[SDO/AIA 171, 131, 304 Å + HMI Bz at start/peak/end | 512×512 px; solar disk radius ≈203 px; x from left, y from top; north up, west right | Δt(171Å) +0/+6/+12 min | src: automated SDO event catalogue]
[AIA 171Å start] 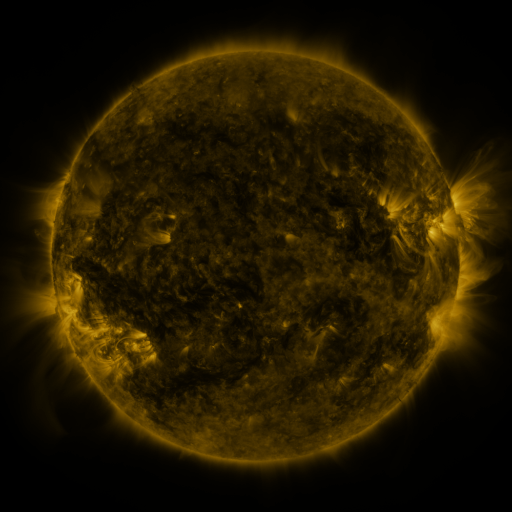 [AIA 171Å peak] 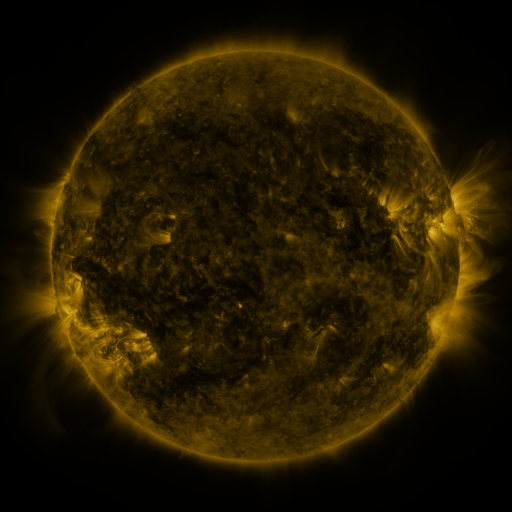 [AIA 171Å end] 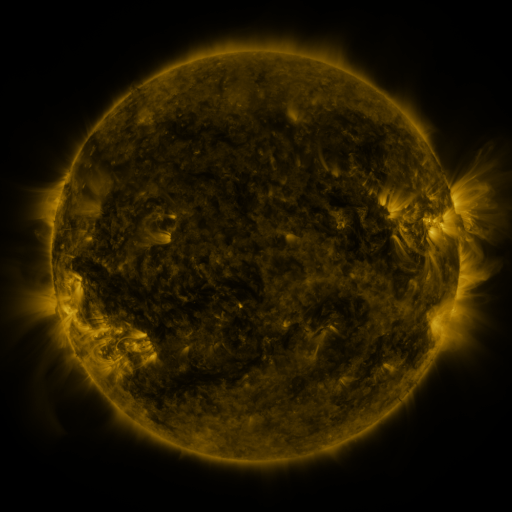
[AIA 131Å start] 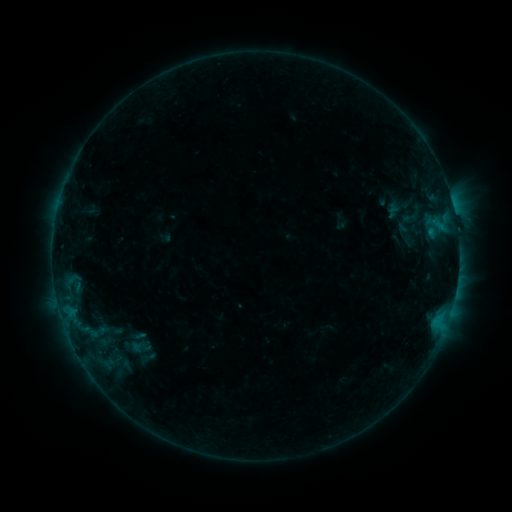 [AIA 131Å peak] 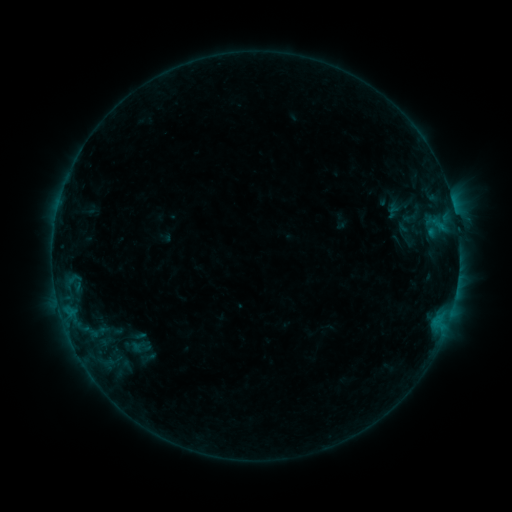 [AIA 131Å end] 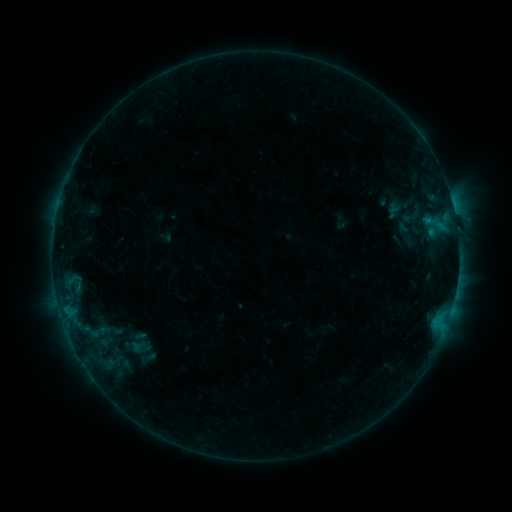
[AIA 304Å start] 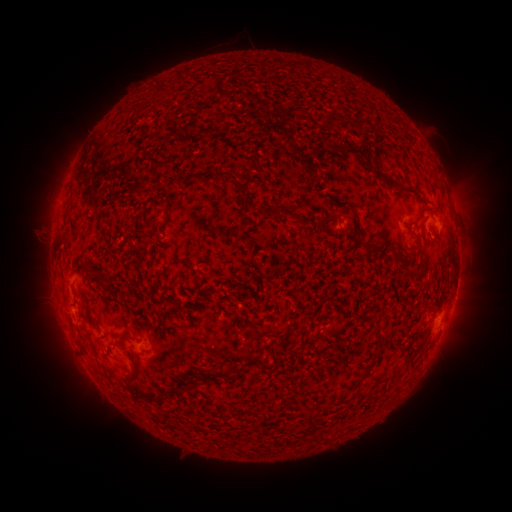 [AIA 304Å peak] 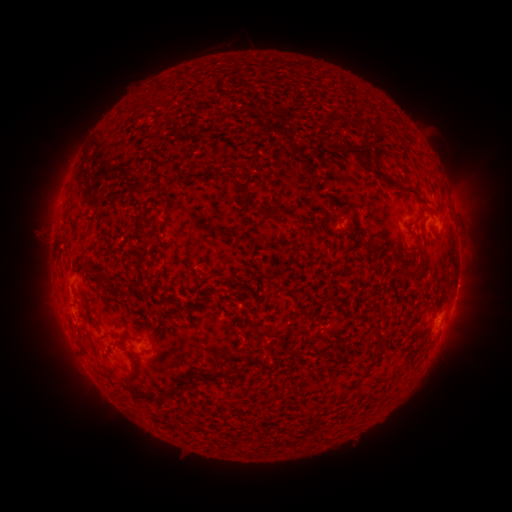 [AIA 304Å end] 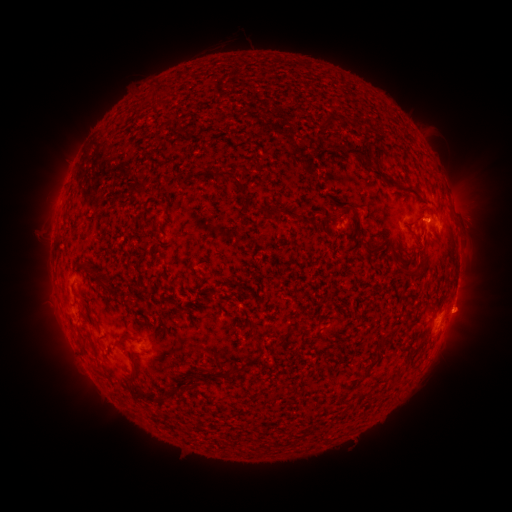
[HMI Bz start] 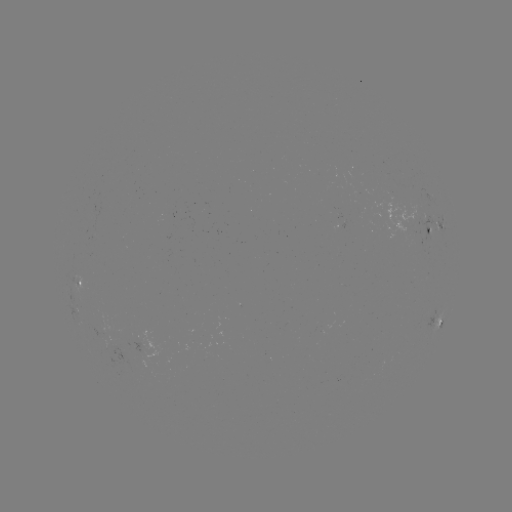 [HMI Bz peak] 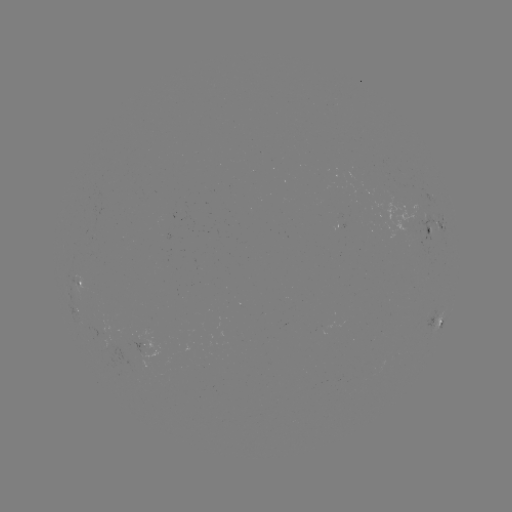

### EXERCISE
Pick out every line above that contains the word "event". Treat uppercase and lowercase letters as different.

### WRITTEN RESPONSE
[SDO/AIA 171, 131, 304 Å + HMI Bz at start/peak/end | 512×512 px; solar disk radius ≈203 px; x from left, y from top; north up, west right | Δt(171Å) +0/+6/+12 min | src: automated SDO event catalogue]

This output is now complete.